While Wells is right about variety in the marketplace, consumers are taking advantage of the free options and are rarely, if ever, paying for their music consumption. However, there have been a few recent contradictions to the theory that people are completely unwilling to pay for music.

Taylor Swift created a news frenzy by deciding to pull her music collection from Spotify the week her “1989” album released.

“I’m not willing to contribute my life’s work to an experiment that I don’t feel fairly compensates the writers, producers, artists and creators of this music,” Swift told Yahoo! “And I just don’t agree with perpetuating the perception that music has no value and should be free.”

While Spotify tried to convince Big Machine, Swift’s record label, to reconsider the pull, the new album sold more copies in its first week than any album since Eminem’s “The Eminem Show” in 2003. Detroit News reported that with the right star, the right marketing and the right timing people will still buy music in droves.

Another option artists have turned to is called windowing. This means an album is held back from streaming services in an attempt to maximize sales for a few months. The Guardian reported that artists such as Coldplay, Adele and even Swift have previously used the window approach and have enjoyed some success.

Chris Crabb, the front man of Provo band The Str!ke, told The Universe how the band plans to handle the changing music industry. He feels that artists need to adapt to the landscape of new availability.

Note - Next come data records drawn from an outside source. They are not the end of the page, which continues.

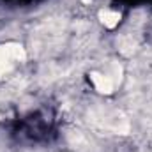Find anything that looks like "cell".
Segmentation results:
<instances>
[{"instance_id":"6da1fadb","label":"cell","mask_w":152,"mask_h":152,"mask_svg":"<svg viewBox=\"0 0 152 152\" xmlns=\"http://www.w3.org/2000/svg\"><path fill=\"white\" fill-rule=\"evenodd\" d=\"M11 60H25V51L18 44L0 46V76L11 67Z\"/></svg>"},{"instance_id":"7a4b0ae2","label":"cell","mask_w":152,"mask_h":152,"mask_svg":"<svg viewBox=\"0 0 152 152\" xmlns=\"http://www.w3.org/2000/svg\"><path fill=\"white\" fill-rule=\"evenodd\" d=\"M90 78H92L96 88L101 94H112L113 92V81H112L110 76H104V75H101V73H96L94 71V73H90Z\"/></svg>"},{"instance_id":"3957f363","label":"cell","mask_w":152,"mask_h":152,"mask_svg":"<svg viewBox=\"0 0 152 152\" xmlns=\"http://www.w3.org/2000/svg\"><path fill=\"white\" fill-rule=\"evenodd\" d=\"M99 18H101V21H103L104 27L113 28L115 25L118 23V20H120V14L117 11H101L99 12Z\"/></svg>"},{"instance_id":"277c9868","label":"cell","mask_w":152,"mask_h":152,"mask_svg":"<svg viewBox=\"0 0 152 152\" xmlns=\"http://www.w3.org/2000/svg\"><path fill=\"white\" fill-rule=\"evenodd\" d=\"M134 48H136V42L131 37H122L120 39V51H122L124 55H131V53L134 51Z\"/></svg>"},{"instance_id":"5b68a950","label":"cell","mask_w":152,"mask_h":152,"mask_svg":"<svg viewBox=\"0 0 152 152\" xmlns=\"http://www.w3.org/2000/svg\"><path fill=\"white\" fill-rule=\"evenodd\" d=\"M81 2H83V4H90L92 0H81Z\"/></svg>"}]
</instances>
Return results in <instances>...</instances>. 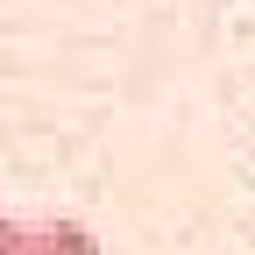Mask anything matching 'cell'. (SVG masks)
<instances>
[{
	"label": "cell",
	"instance_id": "obj_2",
	"mask_svg": "<svg viewBox=\"0 0 255 255\" xmlns=\"http://www.w3.org/2000/svg\"><path fill=\"white\" fill-rule=\"evenodd\" d=\"M0 255H28V220H0Z\"/></svg>",
	"mask_w": 255,
	"mask_h": 255
},
{
	"label": "cell",
	"instance_id": "obj_1",
	"mask_svg": "<svg viewBox=\"0 0 255 255\" xmlns=\"http://www.w3.org/2000/svg\"><path fill=\"white\" fill-rule=\"evenodd\" d=\"M28 255H100V234L78 220H28Z\"/></svg>",
	"mask_w": 255,
	"mask_h": 255
}]
</instances>
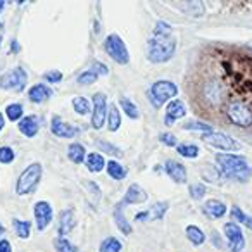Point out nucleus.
Returning <instances> with one entry per match:
<instances>
[{
  "instance_id": "1",
  "label": "nucleus",
  "mask_w": 252,
  "mask_h": 252,
  "mask_svg": "<svg viewBox=\"0 0 252 252\" xmlns=\"http://www.w3.org/2000/svg\"><path fill=\"white\" fill-rule=\"evenodd\" d=\"M195 100L204 114H220L226 104L252 109V52L213 49L195 83Z\"/></svg>"
},
{
  "instance_id": "2",
  "label": "nucleus",
  "mask_w": 252,
  "mask_h": 252,
  "mask_svg": "<svg viewBox=\"0 0 252 252\" xmlns=\"http://www.w3.org/2000/svg\"><path fill=\"white\" fill-rule=\"evenodd\" d=\"M216 162L221 175L230 180L245 182L251 176V168L247 166L245 158L237 154H216Z\"/></svg>"
},
{
  "instance_id": "3",
  "label": "nucleus",
  "mask_w": 252,
  "mask_h": 252,
  "mask_svg": "<svg viewBox=\"0 0 252 252\" xmlns=\"http://www.w3.org/2000/svg\"><path fill=\"white\" fill-rule=\"evenodd\" d=\"M149 52L147 57L149 61L159 64V63H166L175 56L176 50V40L173 36H152L149 40Z\"/></svg>"
},
{
  "instance_id": "4",
  "label": "nucleus",
  "mask_w": 252,
  "mask_h": 252,
  "mask_svg": "<svg viewBox=\"0 0 252 252\" xmlns=\"http://www.w3.org/2000/svg\"><path fill=\"white\" fill-rule=\"evenodd\" d=\"M42 164L40 162H33L30 164L25 171L21 173V176L18 178V185H16V192L18 195H26L32 193L33 190L38 187L40 180H42Z\"/></svg>"
},
{
  "instance_id": "5",
  "label": "nucleus",
  "mask_w": 252,
  "mask_h": 252,
  "mask_svg": "<svg viewBox=\"0 0 252 252\" xmlns=\"http://www.w3.org/2000/svg\"><path fill=\"white\" fill-rule=\"evenodd\" d=\"M176 95H178V87L169 80L156 81L151 87V92H149V98L154 102L156 107H159V105H162L168 100H175Z\"/></svg>"
},
{
  "instance_id": "6",
  "label": "nucleus",
  "mask_w": 252,
  "mask_h": 252,
  "mask_svg": "<svg viewBox=\"0 0 252 252\" xmlns=\"http://www.w3.org/2000/svg\"><path fill=\"white\" fill-rule=\"evenodd\" d=\"M104 49L105 52L111 56L112 61H116L118 64H128L130 61V52L126 49V43L123 42V38L116 33L109 35L104 42Z\"/></svg>"
},
{
  "instance_id": "7",
  "label": "nucleus",
  "mask_w": 252,
  "mask_h": 252,
  "mask_svg": "<svg viewBox=\"0 0 252 252\" xmlns=\"http://www.w3.org/2000/svg\"><path fill=\"white\" fill-rule=\"evenodd\" d=\"M202 140L206 142L207 145L214 149H220V151L224 152H235L240 149V144L237 140H233L231 137H228L226 133H221V131H211V133H204Z\"/></svg>"
},
{
  "instance_id": "8",
  "label": "nucleus",
  "mask_w": 252,
  "mask_h": 252,
  "mask_svg": "<svg viewBox=\"0 0 252 252\" xmlns=\"http://www.w3.org/2000/svg\"><path fill=\"white\" fill-rule=\"evenodd\" d=\"M28 81V74L21 67H16L12 71H7L5 74L0 76V88L4 90H23Z\"/></svg>"
},
{
  "instance_id": "9",
  "label": "nucleus",
  "mask_w": 252,
  "mask_h": 252,
  "mask_svg": "<svg viewBox=\"0 0 252 252\" xmlns=\"http://www.w3.org/2000/svg\"><path fill=\"white\" fill-rule=\"evenodd\" d=\"M107 123V100L104 94L94 95V109H92V128L100 130Z\"/></svg>"
},
{
  "instance_id": "10",
  "label": "nucleus",
  "mask_w": 252,
  "mask_h": 252,
  "mask_svg": "<svg viewBox=\"0 0 252 252\" xmlns=\"http://www.w3.org/2000/svg\"><path fill=\"white\" fill-rule=\"evenodd\" d=\"M224 235H226L228 245H230L231 252H242L245 247V238L244 233H242L240 226L237 223H226L223 226Z\"/></svg>"
},
{
  "instance_id": "11",
  "label": "nucleus",
  "mask_w": 252,
  "mask_h": 252,
  "mask_svg": "<svg viewBox=\"0 0 252 252\" xmlns=\"http://www.w3.org/2000/svg\"><path fill=\"white\" fill-rule=\"evenodd\" d=\"M33 213H35L36 228H38V231H43L52 221V207L47 200H40V202L35 204Z\"/></svg>"
},
{
  "instance_id": "12",
  "label": "nucleus",
  "mask_w": 252,
  "mask_h": 252,
  "mask_svg": "<svg viewBox=\"0 0 252 252\" xmlns=\"http://www.w3.org/2000/svg\"><path fill=\"white\" fill-rule=\"evenodd\" d=\"M50 130H52V133L59 138H73L74 135L78 133V128H74V126L69 125V123H64L59 116H54L52 118V126H50Z\"/></svg>"
},
{
  "instance_id": "13",
  "label": "nucleus",
  "mask_w": 252,
  "mask_h": 252,
  "mask_svg": "<svg viewBox=\"0 0 252 252\" xmlns=\"http://www.w3.org/2000/svg\"><path fill=\"white\" fill-rule=\"evenodd\" d=\"M185 114H187L185 104H183L182 100H178V98H175V100H171L168 105H166V118H164V123L168 126H171L173 123L178 121V119H182Z\"/></svg>"
},
{
  "instance_id": "14",
  "label": "nucleus",
  "mask_w": 252,
  "mask_h": 252,
  "mask_svg": "<svg viewBox=\"0 0 252 252\" xmlns=\"http://www.w3.org/2000/svg\"><path fill=\"white\" fill-rule=\"evenodd\" d=\"M147 200V193H145V190L142 189L140 185H137V183H133V185L128 187V190H126L125 197H123V200L119 202V206H128V204H142Z\"/></svg>"
},
{
  "instance_id": "15",
  "label": "nucleus",
  "mask_w": 252,
  "mask_h": 252,
  "mask_svg": "<svg viewBox=\"0 0 252 252\" xmlns=\"http://www.w3.org/2000/svg\"><path fill=\"white\" fill-rule=\"evenodd\" d=\"M164 169H166V173H168V176L173 180V182H176V183H185L187 182V169H185V166H183L182 162L169 159V161H166Z\"/></svg>"
},
{
  "instance_id": "16",
  "label": "nucleus",
  "mask_w": 252,
  "mask_h": 252,
  "mask_svg": "<svg viewBox=\"0 0 252 252\" xmlns=\"http://www.w3.org/2000/svg\"><path fill=\"white\" fill-rule=\"evenodd\" d=\"M50 97H52V90L43 83L33 85L28 92V98L33 102V104H42V102L49 100Z\"/></svg>"
},
{
  "instance_id": "17",
  "label": "nucleus",
  "mask_w": 252,
  "mask_h": 252,
  "mask_svg": "<svg viewBox=\"0 0 252 252\" xmlns=\"http://www.w3.org/2000/svg\"><path fill=\"white\" fill-rule=\"evenodd\" d=\"M76 224V220H74V211L73 209H64L59 216V237H64L67 235Z\"/></svg>"
},
{
  "instance_id": "18",
  "label": "nucleus",
  "mask_w": 252,
  "mask_h": 252,
  "mask_svg": "<svg viewBox=\"0 0 252 252\" xmlns=\"http://www.w3.org/2000/svg\"><path fill=\"white\" fill-rule=\"evenodd\" d=\"M202 211L209 218H213V220H220V218H223L224 213H226V206H224L221 200L211 199V200H207V202L204 204Z\"/></svg>"
},
{
  "instance_id": "19",
  "label": "nucleus",
  "mask_w": 252,
  "mask_h": 252,
  "mask_svg": "<svg viewBox=\"0 0 252 252\" xmlns=\"http://www.w3.org/2000/svg\"><path fill=\"white\" fill-rule=\"evenodd\" d=\"M18 128H19V131L28 138H33L36 133H38V123H36V119L33 118V116L23 118L21 121H19Z\"/></svg>"
},
{
  "instance_id": "20",
  "label": "nucleus",
  "mask_w": 252,
  "mask_h": 252,
  "mask_svg": "<svg viewBox=\"0 0 252 252\" xmlns=\"http://www.w3.org/2000/svg\"><path fill=\"white\" fill-rule=\"evenodd\" d=\"M105 168H107V175L111 176L112 180H116V182H121V180H125L126 175H128V169L116 161H109L107 164H105Z\"/></svg>"
},
{
  "instance_id": "21",
  "label": "nucleus",
  "mask_w": 252,
  "mask_h": 252,
  "mask_svg": "<svg viewBox=\"0 0 252 252\" xmlns=\"http://www.w3.org/2000/svg\"><path fill=\"white\" fill-rule=\"evenodd\" d=\"M114 221H116V224H118L119 231H123V235L131 233V224L126 221V216H125V213H123V206H119V204L114 209Z\"/></svg>"
},
{
  "instance_id": "22",
  "label": "nucleus",
  "mask_w": 252,
  "mask_h": 252,
  "mask_svg": "<svg viewBox=\"0 0 252 252\" xmlns=\"http://www.w3.org/2000/svg\"><path fill=\"white\" fill-rule=\"evenodd\" d=\"M119 126H121V114H119L118 107L111 104L107 109V128L109 131H118Z\"/></svg>"
},
{
  "instance_id": "23",
  "label": "nucleus",
  "mask_w": 252,
  "mask_h": 252,
  "mask_svg": "<svg viewBox=\"0 0 252 252\" xmlns=\"http://www.w3.org/2000/svg\"><path fill=\"white\" fill-rule=\"evenodd\" d=\"M87 166H88V171L100 173L102 169L105 168V161L98 152H92V154L87 158Z\"/></svg>"
},
{
  "instance_id": "24",
  "label": "nucleus",
  "mask_w": 252,
  "mask_h": 252,
  "mask_svg": "<svg viewBox=\"0 0 252 252\" xmlns=\"http://www.w3.org/2000/svg\"><path fill=\"white\" fill-rule=\"evenodd\" d=\"M185 231H187V238H189L193 245H202L204 242H206V235H204V231L200 230L199 226H195V224H189Z\"/></svg>"
},
{
  "instance_id": "25",
  "label": "nucleus",
  "mask_w": 252,
  "mask_h": 252,
  "mask_svg": "<svg viewBox=\"0 0 252 252\" xmlns=\"http://www.w3.org/2000/svg\"><path fill=\"white\" fill-rule=\"evenodd\" d=\"M85 147L81 144H71L67 147V158L74 162V164H81L85 161Z\"/></svg>"
},
{
  "instance_id": "26",
  "label": "nucleus",
  "mask_w": 252,
  "mask_h": 252,
  "mask_svg": "<svg viewBox=\"0 0 252 252\" xmlns=\"http://www.w3.org/2000/svg\"><path fill=\"white\" fill-rule=\"evenodd\" d=\"M119 105H121V109L125 111V114L128 116V118H131V119L140 118V112H138L137 104H133L128 97H119Z\"/></svg>"
},
{
  "instance_id": "27",
  "label": "nucleus",
  "mask_w": 252,
  "mask_h": 252,
  "mask_svg": "<svg viewBox=\"0 0 252 252\" xmlns=\"http://www.w3.org/2000/svg\"><path fill=\"white\" fill-rule=\"evenodd\" d=\"M230 216H231V220H233V221H237V223H240V224H245V226H247L249 230H252V218L247 216V214H245L244 211H242L238 206L231 207Z\"/></svg>"
},
{
  "instance_id": "28",
  "label": "nucleus",
  "mask_w": 252,
  "mask_h": 252,
  "mask_svg": "<svg viewBox=\"0 0 252 252\" xmlns=\"http://www.w3.org/2000/svg\"><path fill=\"white\" fill-rule=\"evenodd\" d=\"M98 252H121V242H119L116 237H107L100 244Z\"/></svg>"
},
{
  "instance_id": "29",
  "label": "nucleus",
  "mask_w": 252,
  "mask_h": 252,
  "mask_svg": "<svg viewBox=\"0 0 252 252\" xmlns=\"http://www.w3.org/2000/svg\"><path fill=\"white\" fill-rule=\"evenodd\" d=\"M176 151H178L180 156L187 159H195L199 156V147L192 144H182V145H176Z\"/></svg>"
},
{
  "instance_id": "30",
  "label": "nucleus",
  "mask_w": 252,
  "mask_h": 252,
  "mask_svg": "<svg viewBox=\"0 0 252 252\" xmlns=\"http://www.w3.org/2000/svg\"><path fill=\"white\" fill-rule=\"evenodd\" d=\"M73 109L76 111V114H81V116L92 112L90 102H88L85 97H74L73 98Z\"/></svg>"
},
{
  "instance_id": "31",
  "label": "nucleus",
  "mask_w": 252,
  "mask_h": 252,
  "mask_svg": "<svg viewBox=\"0 0 252 252\" xmlns=\"http://www.w3.org/2000/svg\"><path fill=\"white\" fill-rule=\"evenodd\" d=\"M5 116H7L11 121H21L25 116H23V105L21 104H9L5 107Z\"/></svg>"
},
{
  "instance_id": "32",
  "label": "nucleus",
  "mask_w": 252,
  "mask_h": 252,
  "mask_svg": "<svg viewBox=\"0 0 252 252\" xmlns=\"http://www.w3.org/2000/svg\"><path fill=\"white\" fill-rule=\"evenodd\" d=\"M54 245H56L57 252H78L76 245L71 244L66 237H57L56 242H54Z\"/></svg>"
},
{
  "instance_id": "33",
  "label": "nucleus",
  "mask_w": 252,
  "mask_h": 252,
  "mask_svg": "<svg viewBox=\"0 0 252 252\" xmlns=\"http://www.w3.org/2000/svg\"><path fill=\"white\" fill-rule=\"evenodd\" d=\"M14 228H16V233L19 235V238H28L30 231H32V223L23 220H14Z\"/></svg>"
},
{
  "instance_id": "34",
  "label": "nucleus",
  "mask_w": 252,
  "mask_h": 252,
  "mask_svg": "<svg viewBox=\"0 0 252 252\" xmlns=\"http://www.w3.org/2000/svg\"><path fill=\"white\" fill-rule=\"evenodd\" d=\"M168 207H169L168 202H158L152 207V213L149 211V218H151V220H161L166 214V211H168Z\"/></svg>"
},
{
  "instance_id": "35",
  "label": "nucleus",
  "mask_w": 252,
  "mask_h": 252,
  "mask_svg": "<svg viewBox=\"0 0 252 252\" xmlns=\"http://www.w3.org/2000/svg\"><path fill=\"white\" fill-rule=\"evenodd\" d=\"M183 130H199L204 133H211L213 131V126L206 125V123H199V121H189L183 125Z\"/></svg>"
},
{
  "instance_id": "36",
  "label": "nucleus",
  "mask_w": 252,
  "mask_h": 252,
  "mask_svg": "<svg viewBox=\"0 0 252 252\" xmlns=\"http://www.w3.org/2000/svg\"><path fill=\"white\" fill-rule=\"evenodd\" d=\"M97 78H98V74L95 73L94 69H87V71H83L80 76H78V83L87 87V85L95 83V81H97Z\"/></svg>"
},
{
  "instance_id": "37",
  "label": "nucleus",
  "mask_w": 252,
  "mask_h": 252,
  "mask_svg": "<svg viewBox=\"0 0 252 252\" xmlns=\"http://www.w3.org/2000/svg\"><path fill=\"white\" fill-rule=\"evenodd\" d=\"M171 26L164 21H158L154 28V36H171Z\"/></svg>"
},
{
  "instance_id": "38",
  "label": "nucleus",
  "mask_w": 252,
  "mask_h": 252,
  "mask_svg": "<svg viewBox=\"0 0 252 252\" xmlns=\"http://www.w3.org/2000/svg\"><path fill=\"white\" fill-rule=\"evenodd\" d=\"M16 159V154L11 147H0V164H9Z\"/></svg>"
},
{
  "instance_id": "39",
  "label": "nucleus",
  "mask_w": 252,
  "mask_h": 252,
  "mask_svg": "<svg viewBox=\"0 0 252 252\" xmlns=\"http://www.w3.org/2000/svg\"><path fill=\"white\" fill-rule=\"evenodd\" d=\"M189 192H190V197H192V199L200 200L204 195H206V187H204L202 183H195V185H190Z\"/></svg>"
},
{
  "instance_id": "40",
  "label": "nucleus",
  "mask_w": 252,
  "mask_h": 252,
  "mask_svg": "<svg viewBox=\"0 0 252 252\" xmlns=\"http://www.w3.org/2000/svg\"><path fill=\"white\" fill-rule=\"evenodd\" d=\"M43 80L47 81V83H59L61 80H63V73L57 69L54 71H49V73L43 74Z\"/></svg>"
},
{
  "instance_id": "41",
  "label": "nucleus",
  "mask_w": 252,
  "mask_h": 252,
  "mask_svg": "<svg viewBox=\"0 0 252 252\" xmlns=\"http://www.w3.org/2000/svg\"><path fill=\"white\" fill-rule=\"evenodd\" d=\"M159 140H161L164 145H169V147H175L176 145V137L171 133H162L161 137H159Z\"/></svg>"
},
{
  "instance_id": "42",
  "label": "nucleus",
  "mask_w": 252,
  "mask_h": 252,
  "mask_svg": "<svg viewBox=\"0 0 252 252\" xmlns=\"http://www.w3.org/2000/svg\"><path fill=\"white\" fill-rule=\"evenodd\" d=\"M98 145H100L102 149H105V151L109 152V154H114V156H121V151L116 147H112V145H107L105 142H98Z\"/></svg>"
},
{
  "instance_id": "43",
  "label": "nucleus",
  "mask_w": 252,
  "mask_h": 252,
  "mask_svg": "<svg viewBox=\"0 0 252 252\" xmlns=\"http://www.w3.org/2000/svg\"><path fill=\"white\" fill-rule=\"evenodd\" d=\"M94 71H95L97 74H107V73H109L107 66H104V64L98 63V61H95V63H94Z\"/></svg>"
},
{
  "instance_id": "44",
  "label": "nucleus",
  "mask_w": 252,
  "mask_h": 252,
  "mask_svg": "<svg viewBox=\"0 0 252 252\" xmlns=\"http://www.w3.org/2000/svg\"><path fill=\"white\" fill-rule=\"evenodd\" d=\"M0 252H12L11 244L7 240H0Z\"/></svg>"
},
{
  "instance_id": "45",
  "label": "nucleus",
  "mask_w": 252,
  "mask_h": 252,
  "mask_svg": "<svg viewBox=\"0 0 252 252\" xmlns=\"http://www.w3.org/2000/svg\"><path fill=\"white\" fill-rule=\"evenodd\" d=\"M4 125H5V118L4 114H0V131L4 130Z\"/></svg>"
},
{
  "instance_id": "46",
  "label": "nucleus",
  "mask_w": 252,
  "mask_h": 252,
  "mask_svg": "<svg viewBox=\"0 0 252 252\" xmlns=\"http://www.w3.org/2000/svg\"><path fill=\"white\" fill-rule=\"evenodd\" d=\"M11 50H14V52H18V50H19V45H18V42H16V40L11 43Z\"/></svg>"
},
{
  "instance_id": "47",
  "label": "nucleus",
  "mask_w": 252,
  "mask_h": 252,
  "mask_svg": "<svg viewBox=\"0 0 252 252\" xmlns=\"http://www.w3.org/2000/svg\"><path fill=\"white\" fill-rule=\"evenodd\" d=\"M5 7V2H4V0H0V12H2V9H4Z\"/></svg>"
},
{
  "instance_id": "48",
  "label": "nucleus",
  "mask_w": 252,
  "mask_h": 252,
  "mask_svg": "<svg viewBox=\"0 0 252 252\" xmlns=\"http://www.w3.org/2000/svg\"><path fill=\"white\" fill-rule=\"evenodd\" d=\"M4 233V226H2V224H0V235Z\"/></svg>"
},
{
  "instance_id": "49",
  "label": "nucleus",
  "mask_w": 252,
  "mask_h": 252,
  "mask_svg": "<svg viewBox=\"0 0 252 252\" xmlns=\"http://www.w3.org/2000/svg\"><path fill=\"white\" fill-rule=\"evenodd\" d=\"M0 28H2V23H0Z\"/></svg>"
}]
</instances>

“People need to be more creative because we are now producing on the terms of the consumer,” Crabb said. “We try to focus on what really makes a great artist and believe that is determined by the type of influence artists have on their audience and not necessarily on how much money they make.”

The Str!ke is excited about the digital music industry and finds inspiration within this new world of music. Crabb accepts the challenges streaming sites present and is determined to find ways to grow in the industry by being adaptable and listening to the consumer.

No matter what approach an artist may take, at some point consumers need to decide their approach as well and understand what they are putting back into the industry they expect so much from.